• EXCERTO SELECIONADO:

--- --- ---

25 de julho de 2014
24 de julho de 2014
22 de julho de 2014
O cheiro a cera no edifício de habitação das freiras, onde raras alunas entravam e cujos recantos eu conhecia bem. O chão de madeira escura brilhava de uma ponta à outra, por vezes uma freira de joelhos no chão passava num recanto a dar lustro com um pano de lã cinzenta. No guichê da entrada havia telefones negros que quando tocavam podiam ouvir-se cá fora no pátio. Os quartos das freiras, no primeiro andar onde até eu me surpreendia por me deixarem subir. Local de reclusão, de cada um dos lados do corredor os quartos sucediam-se, quase todos iguais: uma cama, uma mesa de cabeceira, uma mesa de camilha ou uma secretária, uma ou várias cadeiras, uma estante. Tudo aquilo me fascinava por ser tão diferente do mundo exterior. Uma poética de clausura, de silêncio, de disciplina e de sobriedade, do ascetismo, da moderação, da frugalidade, de uma alegria com origem na modéstia e da simplicidade. Eram estas as razões que me faziam amar aquele lugar. Perante elas, porém, o que eu sentia era uma paixão veemente que mal conseguia gerir. Tinha o delírio de que naquelas coisas havia uma verdade minha e de poder explicar o que via e sentia, que me parecia em tudo contrário à frugalidade, ao ascetismo e à moderação. A fé estava ausente desse delírio. Eu não sabia nada de Deus.
Diário, 23 de janeiro de 2011.

--- --- ---

• DADOS GUARDADOS:
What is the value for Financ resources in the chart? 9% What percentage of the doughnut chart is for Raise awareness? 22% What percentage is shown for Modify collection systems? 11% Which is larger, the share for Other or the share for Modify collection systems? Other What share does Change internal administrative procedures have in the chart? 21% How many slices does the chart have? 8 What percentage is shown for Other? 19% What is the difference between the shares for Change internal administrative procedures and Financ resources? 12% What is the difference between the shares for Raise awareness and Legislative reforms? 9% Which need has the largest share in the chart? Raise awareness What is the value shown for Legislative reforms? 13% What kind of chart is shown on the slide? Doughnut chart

--- --- ---

• DESCRIÇÃO DO EXERCÍCIO: Prossiga o excerto de diário sobre o edifício das freiras a partir da última frase apresentada.

• RESULTADO DA TAREFA:
Diário, 23 de janeiro de 2011.
21 de julho de 2014
Tarde de verão amolecida pelo silêncio e pela solidão. Pegava na bicicleta e saía para onde não me deixavam ir. O carreiro das cobras ia dar à autoestrada, talvez por isso. O meu corpo não era o de uma criança nem o de uma adolescente mas as portas iam-se abrindo. Entrava no carreiro com uma certeza felina, nítida, como uma visão. A terra seca levantava pó à minha passagem e de cada lado havia campos de cultivo a perder de vista, uma casa em ruínas à direita e duas frondosas filas de árvores e arbustos selvagens. No inverno a lama era tanta que havia sítios onde não conseguia passar, obrigando a que subisse a margem e caminhasse mal equilibrada sobre os arbustos. Moldadas na terra, as marcas de pneus da passagem dos tratores continuavam visíveis ao longo do verão. Mas eu pensava que talvez ninguém me pudesse ver: levantava o queixo, estendia o pescoço, abria os ombros. Quando chegava ao fim, um mundo desprotegido, agressivo, a grande incógnita onde eu queria embarcar: para Lisboa vai-se pela esquerda.
20 de julho de 2014
19 de julho de 2014
Na
Madragoa as pessoas são coscuvilheiras, trigueiras, falam a gritar mesmo
quando estão umas ao lado das outras, há buracos na estrada e nos
passeios até à Estrela, falta de contentores de lixo e muita merda de
cão a contornar. Mas no verão as pessoas sentam-se em bancos à porta dos
cafés a conversar, os velhos sentam-se à porta de casa ou ficam a falar
à janela de um lado para o outro da rua, as
raparigas novas sentam-se em degraus a olhar para os telemóveis e falam
em surdina umas com as outras, levantando os olhos quando os rapazes passam à frente delas para ir buscar a bola, e há crianças a
brincar na rua, muitas crianças, em ruas que ficaram enfeitadas desde o
Santo António. O rio é ali em baixo, de vez em quando passa uma gaivota
ou ouve-se a sirene de um barco. Gosto de os ouvir passar mas não quero
ir a mais lugar nenhum.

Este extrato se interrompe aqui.